Note about Scott Berkun and Confessions of a Public Speaker
I just finished Scott Berkun‘s book, Confessions of a Public Speaker. I started it because I read a good review of it on the Six Minutes: Public Speaking and Presentation Skills Blog. I also started it because I teach a communication class that involves public speaking, and I never took a public speaking class.
He emphasizes the importance of preparation and feels free to reveal many of the things he has learned about public speaking from experience because he knows people reading the book will not put in the time to prepare. In the book, he has a very good chapter on learning and teaching, The Clutch is Your Friend, which starts with his brother teaching him how to drive a standard transmission vehicle. He writes that this phrase
“reminds me that there is always a way – if I’m as much of an expert as I think I am – to forge a path for anyone to follow into a subject or skill. If I can’t make that path, I don’t understand my topic as much as my ego thinks I do” (134).

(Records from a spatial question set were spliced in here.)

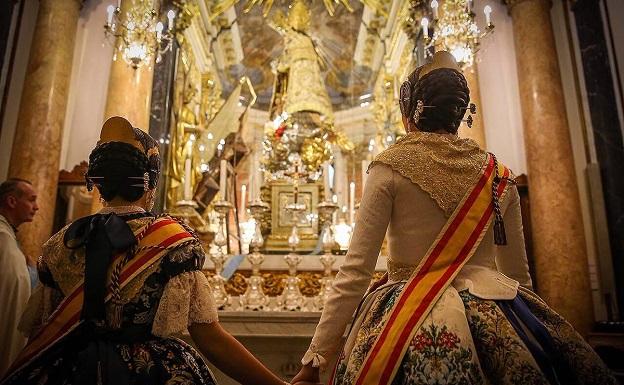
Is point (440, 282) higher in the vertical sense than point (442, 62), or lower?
lower

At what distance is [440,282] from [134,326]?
2.66ft

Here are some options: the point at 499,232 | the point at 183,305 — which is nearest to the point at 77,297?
the point at 183,305

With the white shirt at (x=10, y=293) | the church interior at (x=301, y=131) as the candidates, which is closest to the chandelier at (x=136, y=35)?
the church interior at (x=301, y=131)

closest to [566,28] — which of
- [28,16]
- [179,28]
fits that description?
[179,28]

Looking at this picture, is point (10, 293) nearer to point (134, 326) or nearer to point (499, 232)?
point (134, 326)

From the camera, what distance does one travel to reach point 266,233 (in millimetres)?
5180

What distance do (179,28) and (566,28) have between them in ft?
14.5

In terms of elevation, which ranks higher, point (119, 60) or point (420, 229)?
point (119, 60)

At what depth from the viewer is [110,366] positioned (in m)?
1.22

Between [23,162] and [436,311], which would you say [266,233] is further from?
[436,311]

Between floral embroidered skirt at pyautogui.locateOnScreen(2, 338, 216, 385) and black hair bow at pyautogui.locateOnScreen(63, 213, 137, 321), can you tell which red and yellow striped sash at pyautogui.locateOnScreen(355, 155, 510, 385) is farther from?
black hair bow at pyautogui.locateOnScreen(63, 213, 137, 321)

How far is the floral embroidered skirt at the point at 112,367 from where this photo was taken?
1.22 meters

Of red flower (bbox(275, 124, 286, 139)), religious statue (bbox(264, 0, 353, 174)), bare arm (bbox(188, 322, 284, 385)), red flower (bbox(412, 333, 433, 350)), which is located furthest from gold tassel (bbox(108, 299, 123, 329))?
red flower (bbox(275, 124, 286, 139))

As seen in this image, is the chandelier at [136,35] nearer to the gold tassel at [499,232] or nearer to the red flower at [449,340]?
the gold tassel at [499,232]
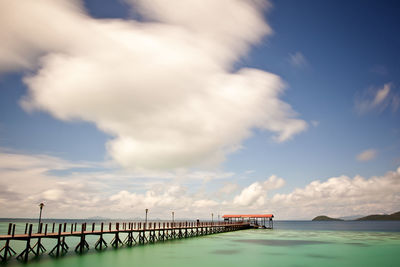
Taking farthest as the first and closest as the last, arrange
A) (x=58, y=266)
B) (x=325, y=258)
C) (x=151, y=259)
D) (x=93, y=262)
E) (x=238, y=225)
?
(x=238, y=225)
(x=325, y=258)
(x=151, y=259)
(x=93, y=262)
(x=58, y=266)

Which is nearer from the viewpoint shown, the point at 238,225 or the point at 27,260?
the point at 27,260

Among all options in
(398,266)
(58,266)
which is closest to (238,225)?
(398,266)

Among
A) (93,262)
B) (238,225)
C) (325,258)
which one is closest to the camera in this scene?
(93,262)

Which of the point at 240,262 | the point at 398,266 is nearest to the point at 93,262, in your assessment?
the point at 240,262

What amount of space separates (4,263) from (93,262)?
7771 mm

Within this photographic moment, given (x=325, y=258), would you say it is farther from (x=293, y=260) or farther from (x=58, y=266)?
(x=58, y=266)

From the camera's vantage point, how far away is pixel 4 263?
27156 mm

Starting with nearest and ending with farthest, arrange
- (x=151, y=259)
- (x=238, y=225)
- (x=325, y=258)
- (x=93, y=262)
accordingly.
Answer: (x=93, y=262) < (x=151, y=259) < (x=325, y=258) < (x=238, y=225)

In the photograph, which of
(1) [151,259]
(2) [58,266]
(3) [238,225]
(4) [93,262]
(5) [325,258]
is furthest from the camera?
(3) [238,225]

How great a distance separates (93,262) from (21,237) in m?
7.01

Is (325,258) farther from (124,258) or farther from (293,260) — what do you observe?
(124,258)

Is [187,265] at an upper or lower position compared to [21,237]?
lower

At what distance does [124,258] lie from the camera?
31.7 m

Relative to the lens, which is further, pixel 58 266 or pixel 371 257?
pixel 371 257
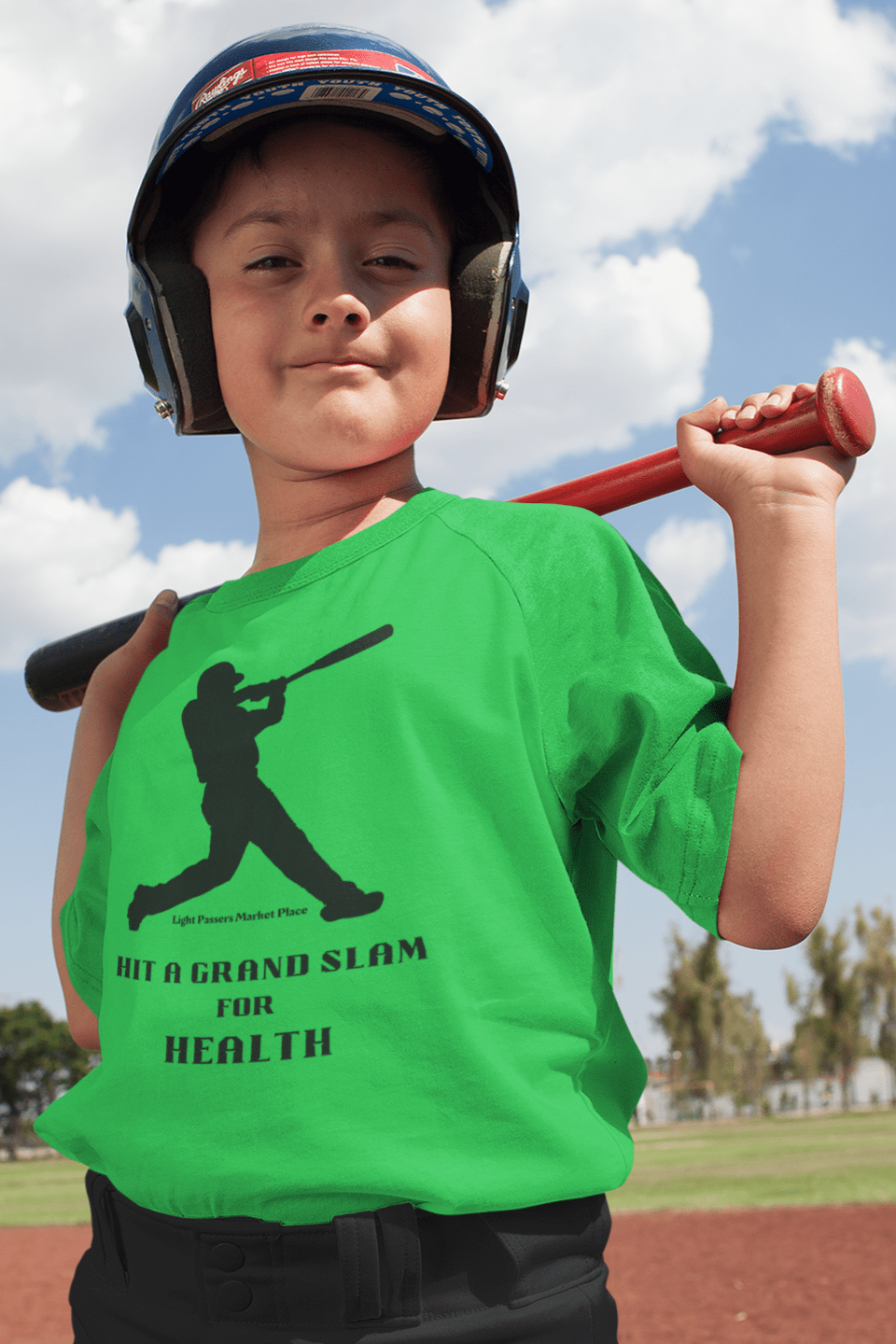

This statement gets to guts of being a good communicator as a teacher. It certainly doesn’t cover everything about teaching, but it presents the primary challenge of understanding whatever we are going to teach. It is why I keep trying to learn more about the grammar and language I teach in my ESL classes. 30 years of this and I am still trying to find better ways to teach topics like subject-verb agreement.
I keep striving to find the way to make these very complex operations understandable and meaningful for my students for I strongly agree with his statement on the next page:
“Teaching is a compassionate act. It transforms the confusing into the clear, the bad into the good. When it’s done well, and the insights are experienced not just by the teacher but by the students as well, everyone should feel good about what’s happened” (135).
On his site, he posts essays that I find engaging and challenging. His most recent one is “How to Be a Free Thinker“. The challenge he puts is to understand ourselves and what pushes us to think in a certain way. He offers advice on how to free ourselves of some constraints to our thinking. He offers good ideas that will strength of will and honesty. But then, as they say, “whoever said it was going to be easy?”